• _SOURCE TEXT_:
To a mathematician the orientation is of no consequence; in fact it is more convenient to construct a system of epicycles and eccentrics to account for planetary motions from a geocentric orientation. A heliocentric hypothesis neatly explained some basic phenomena, such as the stations and retrogradations of superior planets; but a circular orbit for the earth, about a sun in the exact center, failed to account for precise anomalies, such as the inequality of the seasons. In explanation of this inequality, Hipparchus determined the eccentricity of the earth’s position as 1/24 of the radius of the sun’s circle and he fixed the line of absides in the direction of longitude 65° 30’. Ptolemy adopted Hipparchus’ solar data without change, unaware that the sun’s orbit describes a revolving eccentric, the shift being 32’ in a century. The Arab astronomer al-Battānī (a.d. 858–929) discovered this shift. Epicyclic constructions had two advantages over eccentric constructions: they were applicable to inferior as well as superior planets and they palpably demonstrated planetary stations and retrograde motions. By the time of Apollonius it was understood that an equivalent eccentric system could be constructed for every epicyclic system. Henceforth, combinations of epicycles and eccentrics were introduced, all from a geocentric orientation. Aristarchus, too, had used a geocentric orientation in calculating the sizes and distances of the sun and moon.

• _EXERCISES_:
a: In the passage on ancient astronomy, what value did Hipparchus give for the eccentricity of the earth's position?
b: Carry on the passage on ancient astronomy, starting after its final sentence.
The crawled caption data is separate material, apart from the passage on ancient astronomy.

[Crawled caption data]
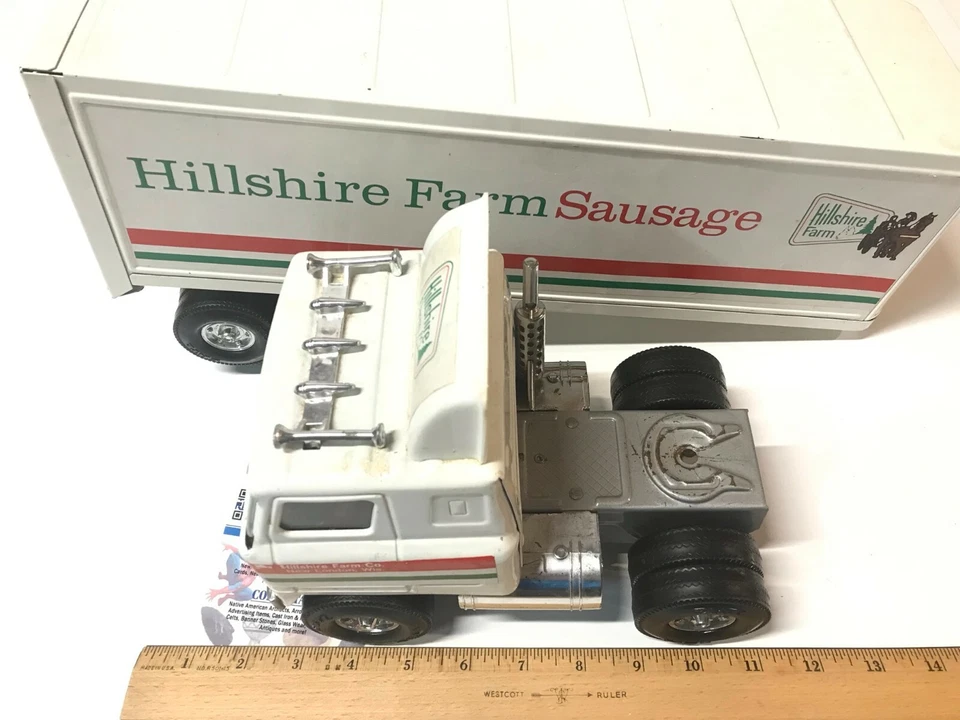 Vintage ERTL 18-wheeler Semi-Tractor Trailer Hillshire Farm Sausage Advertising  - Image 4 of 4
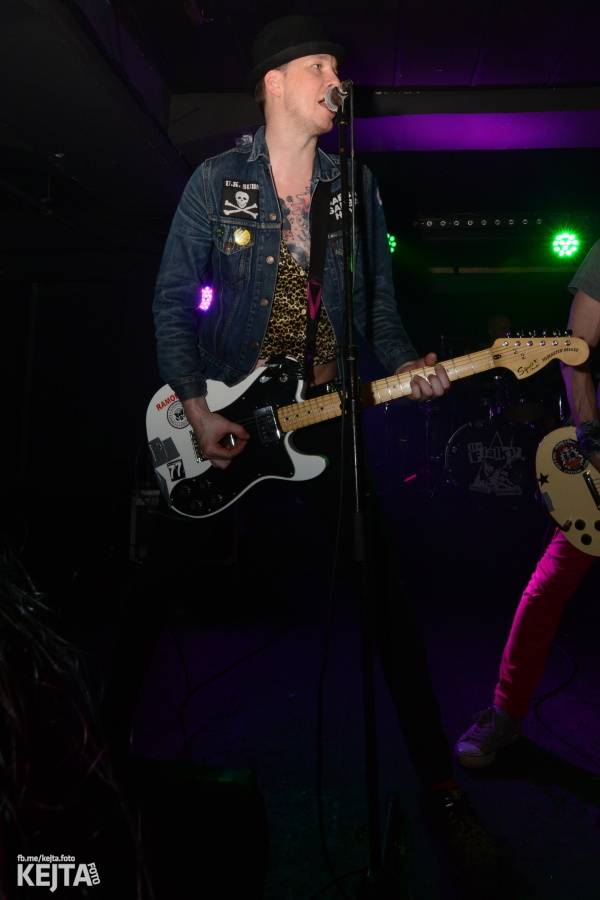 Punkový mejdan ve Stormu: E!E oslavili 30 let, dorazili i Nežfaleš a The Fialky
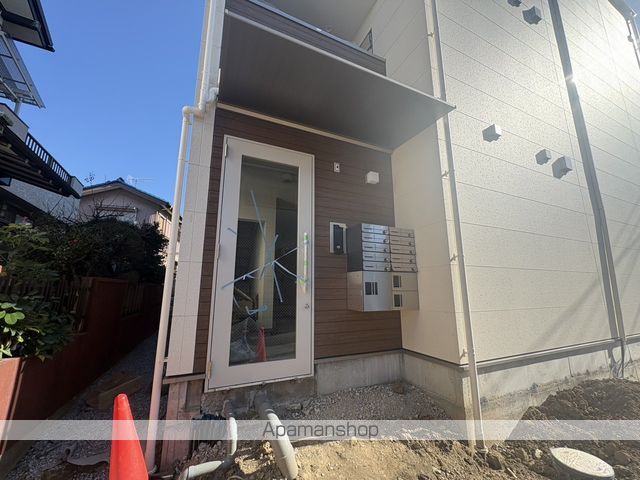 ジーメゾン草加瀬崎の玄関写真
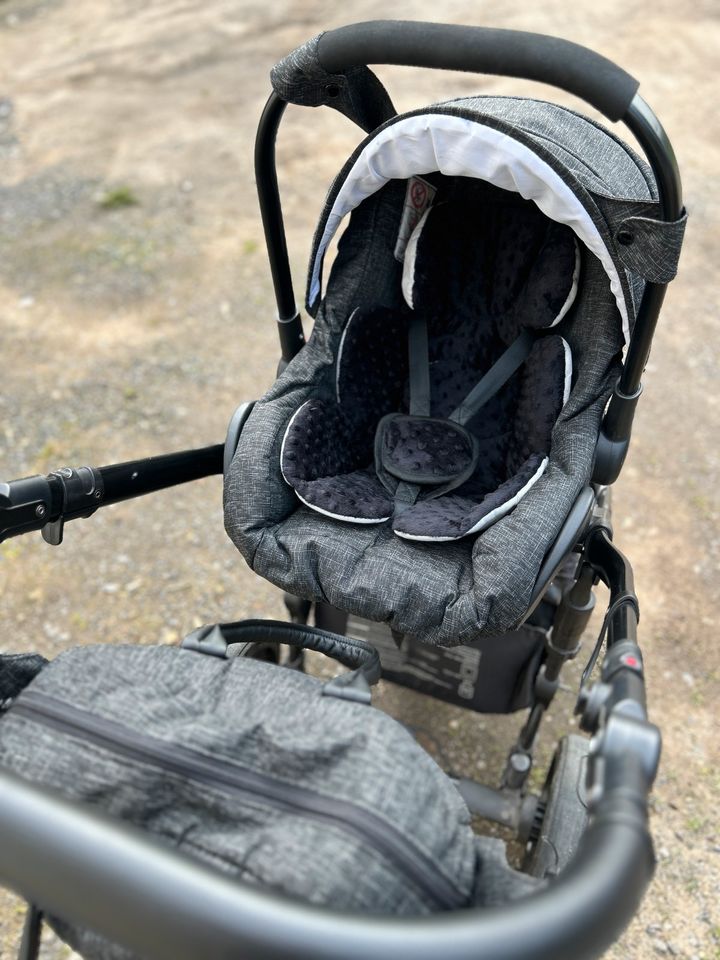 3 in 1 Kinderwagen in Hergisdorf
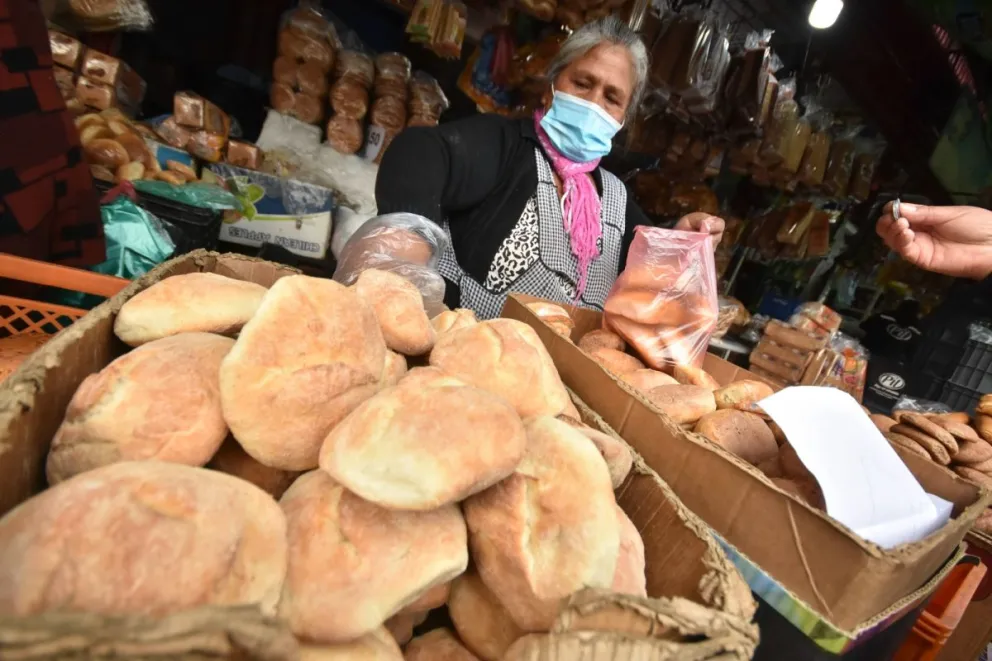Un puesto de venta de pan en La Paz. Foto: APG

• _RESULTS OF THE EXERCISE_:
a: He gave it as 1/24 of the radius of the sun's circle.

b:
It is not hard to account for the lack of interest in the heliocentric theory. The Zeitgeist of the new Hellenistic age was set and characterized by the abstruse erudition of the learned scholars and the precise researches of the astronomers, mathematicians, and anatomists working at the library and museum of Alexandria. Accurate instruments in use at Alexandria were giving astronomers a better appreciation of the vast distance of the sun. Putting the earth in orbit about the sun would lead to the expectation that some variation in the position of the fixed stars would be discernible at opposite seasons. Absence of displacement would presuppose a universe of vast proportions. The more precise the observations, the less inclined were the astronomers at Alexandria to accept an orbital motion of the earth. It is the opinion of Heath that Hipparchus (ca. 190–120 b.c.) usually regarded as the greatest of Greek astronomers, in adopting the geocentric orientation “sealed. the fate of the heliocentric hypothesis for so many centuries.”
The intellectual world at large was also idsinclined to accept Aristarchus’ orientation. Aristotle’s doctrine of “natural places,” which assigned to earth a position at the bottom or center among the elements comprising the universe, and his plausible “proofs” of a geocentric orientation, carried great weight in later antiquity, even with the mathematician Ptolemy. Religious minds were reluctant to relinquish the central position of man’s adobe. According to Plutarch, Cleanthes, the second head of the Stoic school (263–232 b.c.), thought that Aristarchus ought to be indicted on a charge of impiety for putting the earth in motion. Astrology, a respectable science in the eyes of many leading intellectuals, was enjoying an extraordinary vogue after its recent introduction. Its doctrines and findings were also based upon a geocentric orientation.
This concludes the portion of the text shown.